Tinea of the scalp may be confused with any scalp disorder that causes patchy alopecia, inflammation, or scale. The presence of hairs broken off a short distance above or right at the scalp surface should cause immediate suspicion. Occasionally TCa does not produce hair breakage.
The noninfectious dermatidities seborrhea and psoriasis can both cause inflammation and scaling of the scalp, but do not cause patchy hair shedding. Both are more diffuse than TCa. When any inflammatory scalp condition does not respond promptly to treatment, a KOH exam and fungal culture of epilated hairs are indicated.
Alopecia areata causes patchy hair loss and may show erythema of the scalp. Scale is absent, however, and the presence of exclamation-point and dystrophic anagen hairs should differentiate it. In older patients with alopecia areata, gray hairs continue to grow within the patches of alopecia.
Trichotillomania, which is frequent in children, presents with patchy areas of hairs that are broken off at differing lengths above the scalp. Inflammation and scale are usually absent. When inflammatory change is present, there is usually associated lichenifica-tion. These secondary changes are more common in adult cases.
An active impetigo of the scalp, on rare occasions, can produce enough inflammation to cause hair loss and may simulate a kerion. Hairs can be readily epilated but come out by the root rather than by breakage. Whenever there is a question, hair KOH exam and fungal culture are indicated.
Chronic staphylococcal folliculitis and TB may be very difficult to distinguish because TB usually has a component of secondary infection that will respond to broad-spectrum antibiotics. One should always be suspicious when there is rapid relapse of a facial folliculitis after appropriate antimicrobial therapy.
Gram-negative folliculitis can also be confused with TB; however, the pustules are usually painful and not pruritic. They are dusky red and have a straw-colored surface pustule. Bacterial culture will usually distinguish between them.

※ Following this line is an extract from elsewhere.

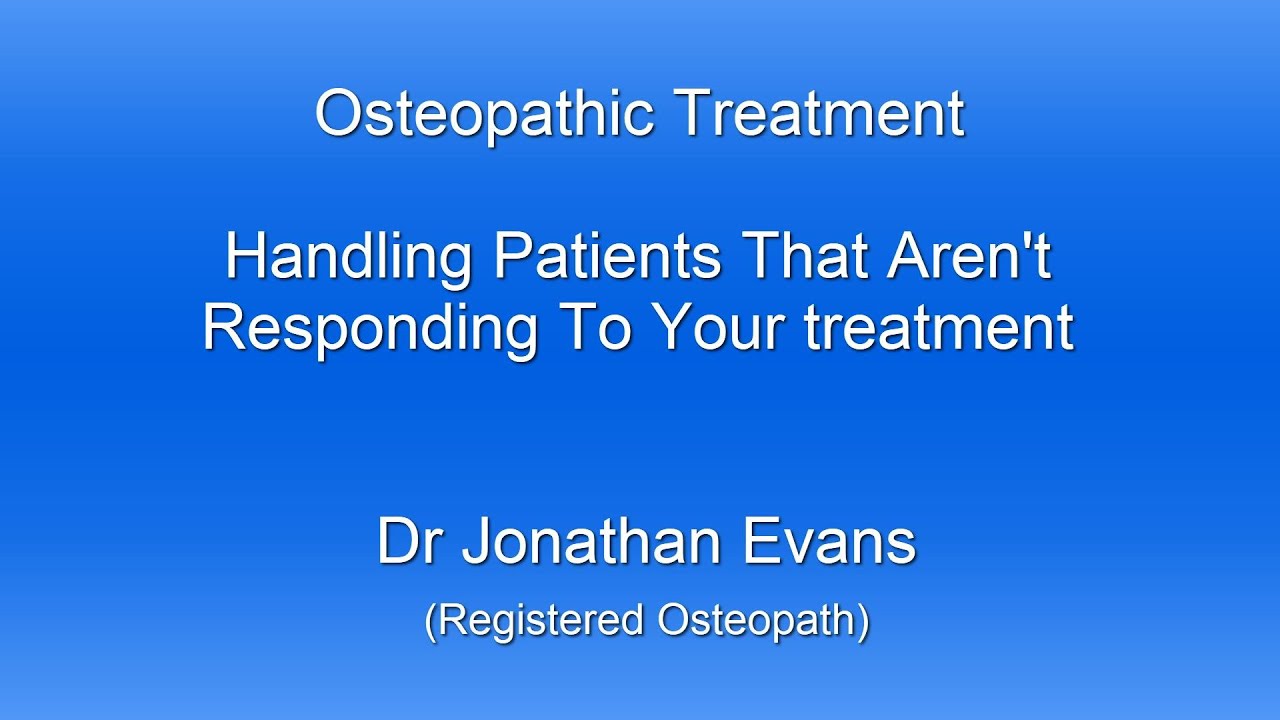 Osteopathic Treatment

Handling Patients That Aren't Responding To Your treatment

Dr Jonathan Evans

(Registered Osteopath)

Because this form of tinea occurs on a sun-exposed area and subjective symptoms exacerbate with sun exposure, it is not infrequently confused with discoid lupus and other light eruptions that affect the face. The similarity can be striking. Look carefully for an active advancing margin and for follicular pustules. A simple KOH exam of the scale can prevent an important misdiagnosis.
Patches of nummular eczema, early lesions of psoriasis, patches of impetigo, pityriasis alba in its early inflammatory phase, and the herald patch of pityriasis rosea can all be confused with TC. When other diagnostic features of these conditions are absent, a simple KOH exam should distinguish them.
Erythrasma of the groin is less inflammatory and less symptomatic than TCr. In addition, it lacks the active border and gives a coral-red fluorescence when exposed to a Wood's lamp.
Intertriginous monilia is more inflammatory, and the usual complaint is soreness and itching. The area has a deep-red burnished or moist appearance. The margin is sharp but is not raised as in TCr and there are small satellite lesions and pustules beyond the edges.
Bacterial intertrigo is usually more inflammatory and associated with an offensive odor. This is almost always seen in obese persons and shows a symmetric sharp but not raised margin, which corresponds to the areas of skin opposition.
Bacterial intertrigo, candidiasis, erythrasma, or Gram-negative toe web infections may be difficult to distinguish from intertriginous tinea of the feet. Wood's lamp exam will show coral-red with erythrasma and green-blue with intertriginous pseudomonas. Otherwise a KOH preparation or fungal culture are indicated.
Eczema, although common on the feet, rarely affects the toe webs. Dry scaling fungal infections of the palms and soles are difficult to confuse with other conditions. A simple KOH exam should establish the diagnosis because the surface is usually teeming with hyphae.
Dyshidrosis or contact dermatitis may be easily confused with vesicular fungal infections of the palms and soles. A KOH exam of an inverted blister roof is almost always positive if it is a dermatophytosis. Remember, active TP can cause a sympathetic id reaction (see Photo 19) on the hands, and those vesicles are KOH negative. Both areas should be tested.
Psoriasis, lichen planus, monilia of the nails, and other nondermatophyte fungal and yeast organisms that invade nail tissue must be distinguished from onychomycosis of the nails.
Psoriasis may be clinically very similar. Fine linear pitting of psoriasis is not a feature of TU. Another helpful sign is the oil-spot change on the nail bed seen in psoriasis.
Lichen planus usually attacks the proximal nail fold, causing scarring and nail dystrophy. Lysis of the plate occurs but is usually "clean" without the debris and buildup seen with TU.
Monilia can cause distal lysis and is usually tender with minimal scale distortion or debris. When the proximal nail fold is involved, there are pain and swelling not seen with TU. To confirm a dermatophyte infection versus other nail pathogens, obtain nail cultures.